Henry James, 64, was the guy you could find on Lancaster Avenue in West Philadelphia, hanging out with friends he’d known for years. He loved Philadelphia. He was a retired paratransit driver for CCT Connect, a former block captain and participated in the Men of Mill Creek, a group focused on crime prevention.


He died on April 11 of COVID-19 at Roxborough Hospital.


When he was a student at West Philadelphia High in the 1970s, Mr. James was one of the early wall writers who wound up pioneering graffiti culture. Cornbread knew him as Gator, one of the teens who ran with graffiti legend Kool Earl back then.


“He was mellow. He was friendly. He was easy to get along with. He never caused any controversy" said Earl “Kool Earl” Hubbard.

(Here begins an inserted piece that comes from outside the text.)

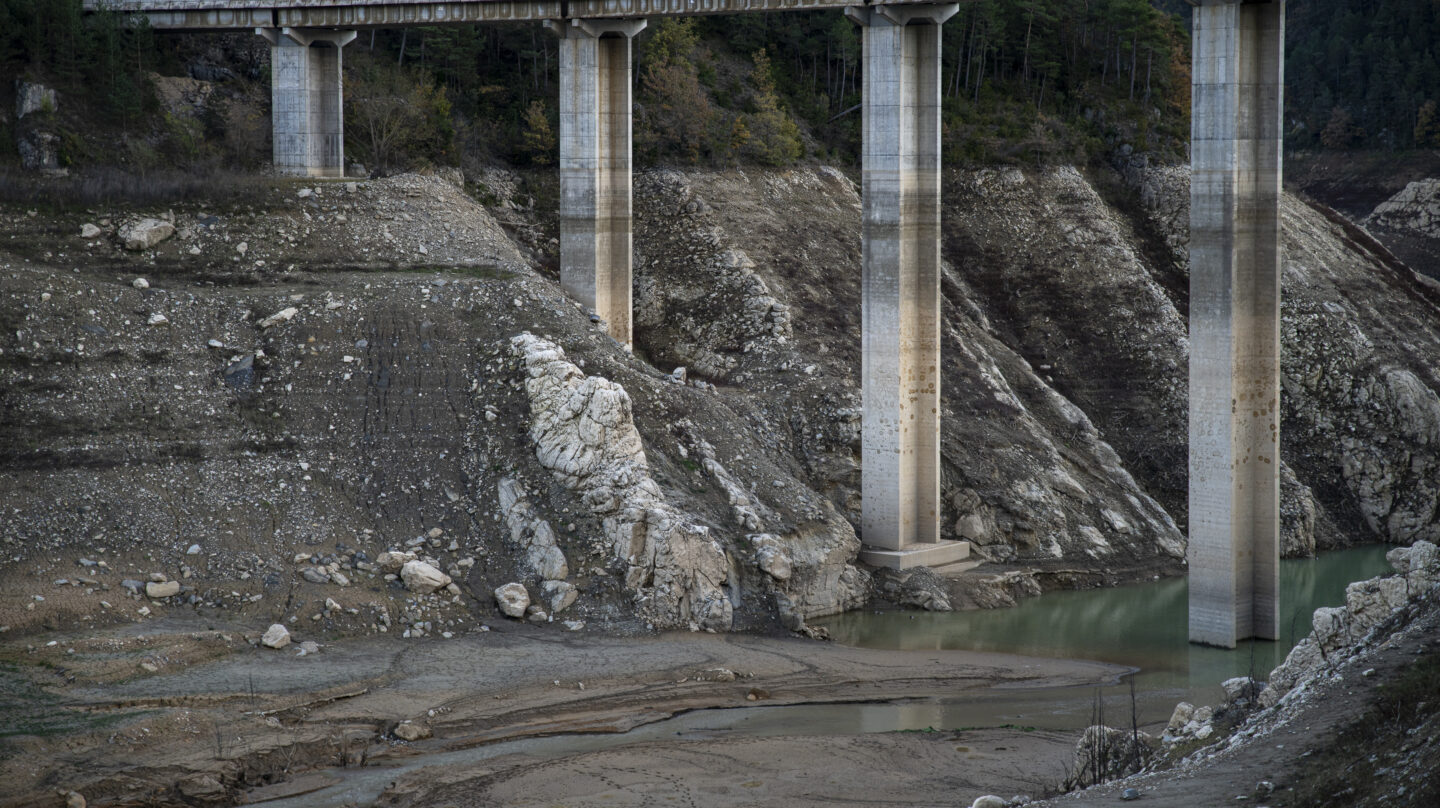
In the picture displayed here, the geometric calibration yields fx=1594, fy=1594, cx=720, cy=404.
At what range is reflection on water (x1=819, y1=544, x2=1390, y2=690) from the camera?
3064 cm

He got the name Gator, at first, because of a condition that made the skin on his neck look reptilic, said Pamela Dixon, his fiancée. The rashes subsided, but motivated him to wear alligator shoes. Henry James became known for his love of fashion, and for dressing from head-to-toe— suits, hats, pinky rings and of course footwear.


Henry James previously lived with addiction, but had been in recovery for more than 30 years. He was devoted to Narcotics Anonymous, where he was a sponsor.


“He used to always say, ‘God granted him that serenity and he ran with it,’” recalled Dixon.


Lloyd Knight, the deceased’s brother, remembers Mr. James as a role model, pushing to help youth stay out of trouble: “He was a good example in the community,” Knight said. “He paid the most attention to his nephews and the younger kids.”

Before her brother’s homegoing, she felt a deep loneliness. Grieving the loss of someone to this pandemic, she said, “just leaves a lot of unanswered questions, [answers] that we’ll never get.”

Their family is planning a larger memorial for later, but with the uncertainty, Geraldine explained, it’s still too early to set a date. The homegoing of Henry James didn’t happen the way she thought it would, but in the end, she knows that they managed to give her siblings a resting place. One day, she’ll visit and talk to them. In the meantime, she’s been talking to God.

“That’s how I heal— I heal spiritually. It’s a long process. I just sit and I stare and I think about times we had together,” she said. “Today doesn’t feel any different than last week. It still hurts."